◆ Challenge
Update the records below by replacing each occurrence of "side cabin window" with "passenger window". Leave every other part of the records as it is.

◆ Material for this task

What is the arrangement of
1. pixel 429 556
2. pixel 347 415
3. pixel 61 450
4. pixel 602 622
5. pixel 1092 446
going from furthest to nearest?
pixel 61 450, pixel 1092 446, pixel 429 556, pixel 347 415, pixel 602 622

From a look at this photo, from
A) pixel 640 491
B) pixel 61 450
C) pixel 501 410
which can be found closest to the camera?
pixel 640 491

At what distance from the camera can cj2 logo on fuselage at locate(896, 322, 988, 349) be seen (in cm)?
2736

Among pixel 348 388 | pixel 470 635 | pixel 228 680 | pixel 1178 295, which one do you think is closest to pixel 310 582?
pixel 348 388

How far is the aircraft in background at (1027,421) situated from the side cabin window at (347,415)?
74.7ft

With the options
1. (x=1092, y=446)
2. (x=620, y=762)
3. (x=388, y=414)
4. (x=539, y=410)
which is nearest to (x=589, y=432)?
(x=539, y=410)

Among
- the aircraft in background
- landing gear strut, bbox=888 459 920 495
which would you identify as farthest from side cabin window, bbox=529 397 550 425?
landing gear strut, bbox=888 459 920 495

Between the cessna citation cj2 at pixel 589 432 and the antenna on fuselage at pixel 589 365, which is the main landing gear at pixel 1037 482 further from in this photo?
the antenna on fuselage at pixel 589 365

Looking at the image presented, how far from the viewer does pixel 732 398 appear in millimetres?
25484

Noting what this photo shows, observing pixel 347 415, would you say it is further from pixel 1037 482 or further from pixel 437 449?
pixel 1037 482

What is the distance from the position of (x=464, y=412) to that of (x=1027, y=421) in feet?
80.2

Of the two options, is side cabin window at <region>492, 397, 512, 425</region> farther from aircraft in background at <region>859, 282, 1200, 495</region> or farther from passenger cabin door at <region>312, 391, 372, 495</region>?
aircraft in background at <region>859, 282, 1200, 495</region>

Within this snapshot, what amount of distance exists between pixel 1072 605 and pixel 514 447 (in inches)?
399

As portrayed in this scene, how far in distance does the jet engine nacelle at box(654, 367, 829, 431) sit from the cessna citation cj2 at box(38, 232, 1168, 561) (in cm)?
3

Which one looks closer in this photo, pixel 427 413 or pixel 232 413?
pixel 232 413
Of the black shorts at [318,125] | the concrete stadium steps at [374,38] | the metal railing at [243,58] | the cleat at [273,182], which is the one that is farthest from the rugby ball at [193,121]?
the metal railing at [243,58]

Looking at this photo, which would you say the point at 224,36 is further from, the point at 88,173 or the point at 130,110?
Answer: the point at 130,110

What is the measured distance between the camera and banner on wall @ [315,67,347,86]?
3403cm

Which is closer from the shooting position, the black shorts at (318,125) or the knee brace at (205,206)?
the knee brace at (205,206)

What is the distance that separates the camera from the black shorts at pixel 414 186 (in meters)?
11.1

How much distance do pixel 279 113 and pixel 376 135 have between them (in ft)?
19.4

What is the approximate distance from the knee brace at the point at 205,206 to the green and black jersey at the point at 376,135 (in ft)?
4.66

◆ Answer to the exercise
What is the arrangement of
1. pixel 429 556
2. pixel 347 415
3. pixel 61 450
4. pixel 602 622
5. pixel 1092 446
going from furthest to nearest?
pixel 61 450, pixel 1092 446, pixel 429 556, pixel 347 415, pixel 602 622

From a look at this photo, from
A) pixel 640 491
B) pixel 61 450
C) pixel 501 410
which can be found closest to the camera?
pixel 640 491

At what distance from the camera can cj2 logo on fuselage at locate(896, 322, 988, 349) be seen (in cm)?
2736

Among pixel 348 388 | pixel 470 635 | pixel 228 680 | pixel 1178 295, which one do you think is closest to pixel 310 582?
pixel 348 388

How far is the aircraft in background at (1027,421) situated from the passenger window at (347,415)?
74.7ft

With the options
1. (x=1092, y=446)
2. (x=620, y=762)
3. (x=388, y=414)
4. (x=539, y=410)
which is nearest to (x=589, y=432)?
(x=539, y=410)

Among
- the aircraft in background
- landing gear strut, bbox=888 459 920 495
which would you identify as farthest from passenger window, bbox=529 397 550 425?
landing gear strut, bbox=888 459 920 495

Between the cessna citation cj2 at pixel 589 432 and the antenna on fuselage at pixel 589 365, which is the main landing gear at pixel 1037 482 further from in this photo?
the antenna on fuselage at pixel 589 365

Looking at the image presented, how far from the viewer does pixel 732 398 appear in millimetres?
25484

Noting what this photo shows, observing pixel 347 415, would you say it is further from pixel 1037 482 or further from pixel 437 449?
pixel 1037 482

What is the distance from the position of (x=464, y=412) to that of (x=1027, y=421) in feet?
80.2

Of the two options, is passenger window at <region>492, 397, 512, 425</region> farther from aircraft in background at <region>859, 282, 1200, 495</region> or farther from passenger cabin door at <region>312, 391, 372, 495</region>?
aircraft in background at <region>859, 282, 1200, 495</region>

Within this snapshot, what amount of distance exists between pixel 1072 605 and pixel 514 447 (in inches)?
399

As portrayed in this scene, how far in distance does the jet engine nacelle at box(654, 367, 829, 431) sit from the cessna citation cj2 at box(38, 232, 1168, 561) (in cm)?
3

Which one looks closer in this photo, pixel 427 413 or pixel 232 413?
pixel 232 413
Of the black shorts at [318,125] | the concrete stadium steps at [374,38] | the metal railing at [243,58] | the cleat at [273,182], which is the one that is farthest from the rugby ball at [193,121]?
the metal railing at [243,58]

Looking at this photo, which would you say the point at 224,36 is further from, the point at 88,173 or the point at 130,110?
Answer: the point at 130,110

What is the measured distance between the camera and banner on wall @ [315,67,347,86]?
3403cm

Which is closer from the shooting position, the black shorts at (318,125) or the knee brace at (205,206)?
the knee brace at (205,206)

What is the distance that separates the camera from the black shorts at pixel 414 186 (in meters)?
11.1

How much distance do pixel 279 113 and pixel 376 135 have between them (in ft)?
19.4

What is the approximate distance from the knee brace at the point at 205,206 to the green and black jersey at the point at 376,135 (in ft)?
4.66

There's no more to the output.